**SOURCE PASSAGE:**
--------------------------------------------------

Predictive Analytics Homework 3: Prediction with Tree-Based Models

Goals

Compare and contrast linear regression, decision trees, and tree ensembles (random forest and boosted trees)
Use visualization to understand the strengths and weaknesses of different models
Identify distribution shift (bonus)
Apply predictive modeling using tidymodels to a time-series prediction task

The Data

Let’s imagine we’re hired by the administrators of the Capital Bikeshare program program in Washington D.C., to help them understand and predict the hourly demand for rental bikes. We will be working with this data in several activities throughout this semester.

This understanding will help them plan the number of bikes that need to be available at different parts of the system at different times, to avoid the case where someone wants a bike but the station is empty, or someone wants to return a bike but the station is full.

The data for this problem were collected from the Capital Bikeshare program over the course of two years (2011 and 2012). Researchers at the University of Porto processed the data and augmented it with extra information, as described on this page. It has been cleaned up slightly for this assignment.

Getting Started

I used the following setup chunk when producing this assignment:

knitr::opts_chunk$set(echo = TRUE)
library(tidyverse)
library(tidymodels)
library(rpart.plot)
theme_set(theme_bw())

Include the following code to load the data file.

daily_rides <- readRDS(url("https://cs.calvin.edu/courses/info/602/06ensembles/hw/bikeshare-day.rds"))

Explore the data file in RStudio to get familiar with what data it contains. Refer to the description above for details.

Exploratory Analytics

Optional Exercise: Make a scatter plot of the number of casual riders by date, color-coding whether each day is a workingday or not. Describe one thing you notice about the data from this plot.

--------------------------------------------------

**SUPPLIED DATA:**
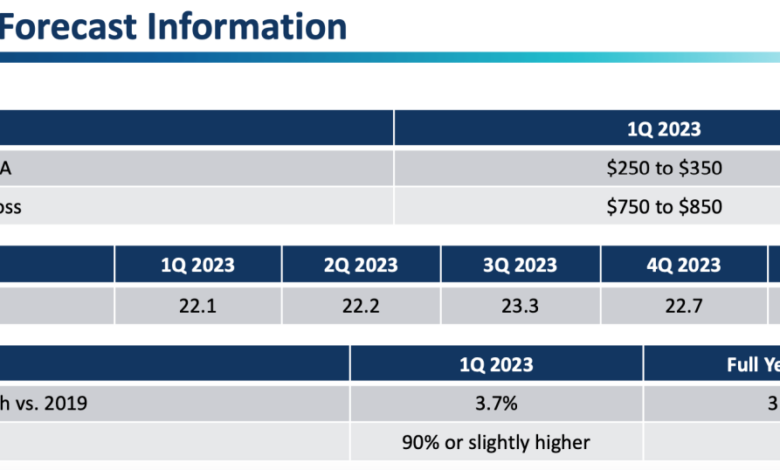 Forecast Information

| | 1Q 2023 |
|---|---|
| A | \$250 to \$350 |
| oss | \$750 to \$850 |

| | 1Q 2023 | 2Q 2023 | 3Q 2023 | 4Q 2023 |
|---|---|---|---|---|
| | 22.1 | 22.2 | 23.3 | 22.7 |

| | 1Q 2023 | Full Ye |
|---|---|---|
| h vs. 2019 | 3.7% | 3 |
| | 90% or slightly higher | |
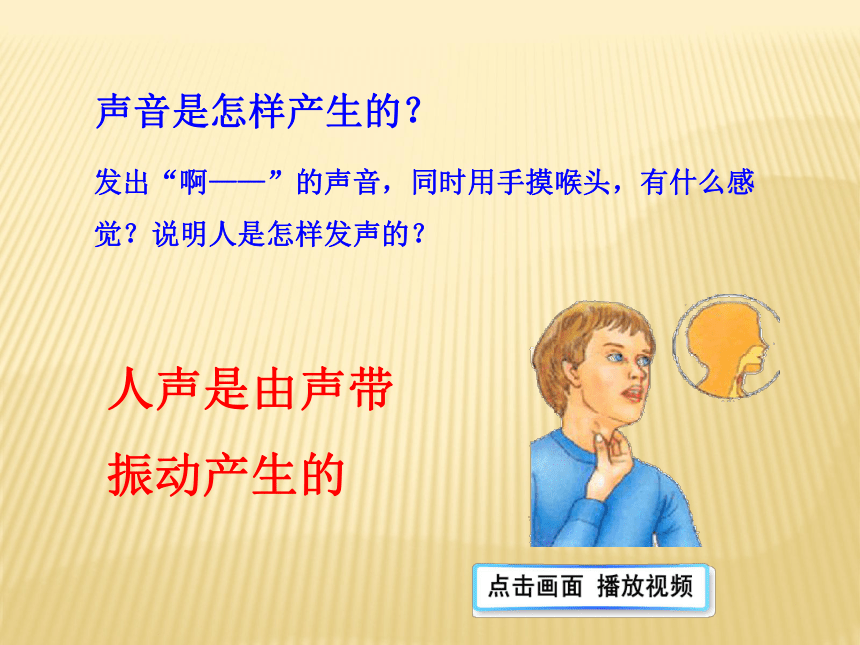 声音是怎样产生的？

发出“啊——”的声音，同时用手摸喉头，有什么感觉？说明人是怎样发声的？

人声是由声带振动产生的

点击画面 播放视频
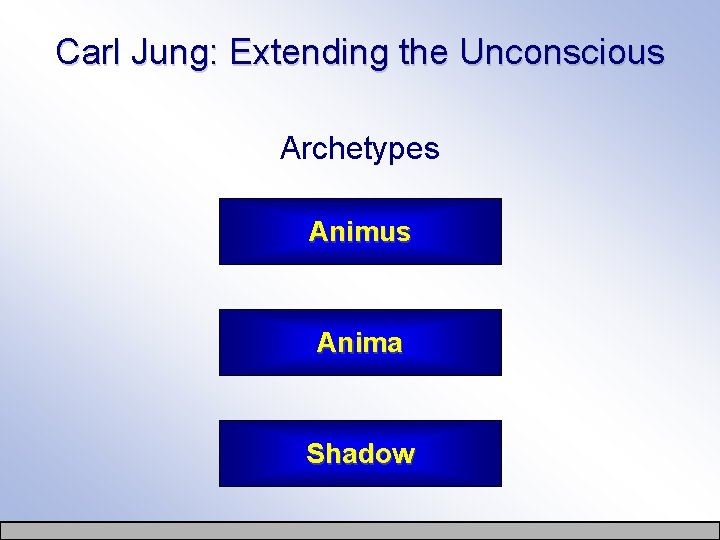 Carl Jung: Extending the Unconscious

Archetypes

Animus

Anima

Shadow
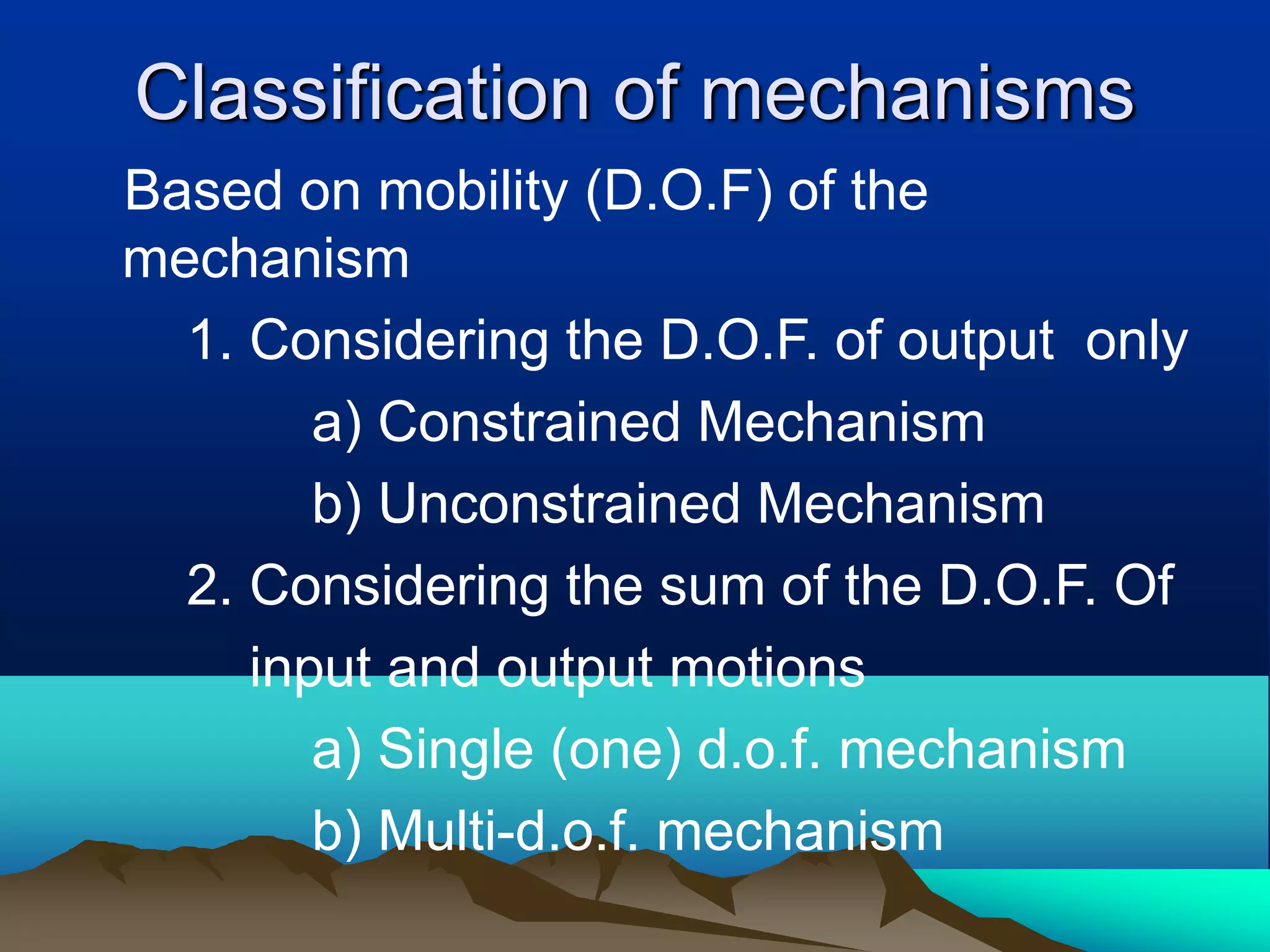 Classification of mechanisms

Based on mobility (D.O.F) of the mechanism

1. Considering the D.O.F. of output only

a) Constrained Mechanism

b) Unconstrained Mechanism

2. Considering the sum of the D.O.F. Of input and output motions

a) Single (one) d.o.f. mechanism

b) Multi-d.o.f. mechanism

--------------------------------------------------

**EXERCISE INSTRUCTIONS:**
Can you write out the entire bikeshare homework page word for word? The listing is separate material, apart from the bikeshare homework page.

**ANSWER AREA:**
Predictive Analytics Homework 3: Prediction with Tree-Based Models

Goals

Compare and contrast linear regression, decision trees, and tree ensembles (random forest and boosted trees)
Use visualization to understand the strengths and weaknesses of different models
Identify distribution shift (bonus)
Apply predictive modeling using tidymodels to a time-series prediction task

The Data

Let’s imagine we’re hired by the administrators of the Capital Bikeshare program program in Washington D.C., to help them understand and predict the hourly demand for rental bikes. We will be working with this data in several activities throughout this semester.

This understanding will help them plan the number of bikes that need to be available at different parts of the system at different times, to avoid the case where someone wants a bike but the station is empty, or someone wants to return a bike but the station is full.

The data for this problem were collected from the Capital Bikeshare program over the course of two years (2011 and 2012). Researchers at the University of Porto processed the data and augmented it with extra information, as described on this page. It has been cleaned up slightly for this assignment.

Getting Started

I used the following setup chunk when producing this assignment:

knitr::opts_chunk$set(echo = TRUE)
library(tidyverse)
library(tidymodels)
library(rpart.plot)
theme_set(theme_bw())

Include the following code to load the data file.

daily_rides <- readRDS(url("https://cs.calvin.edu/courses/info/602/06ensembles/hw/bikeshare-day.rds"))

Explore the data file in RStudio to get familiar with what data it contains. Refer to the description above for details.

Exploratory Analytics

Optional Exercise: Make a scatter plot of the number of casual riders by date, color-coding whether each day is a workingday or not. Describe one thing you notice about the data from this plot.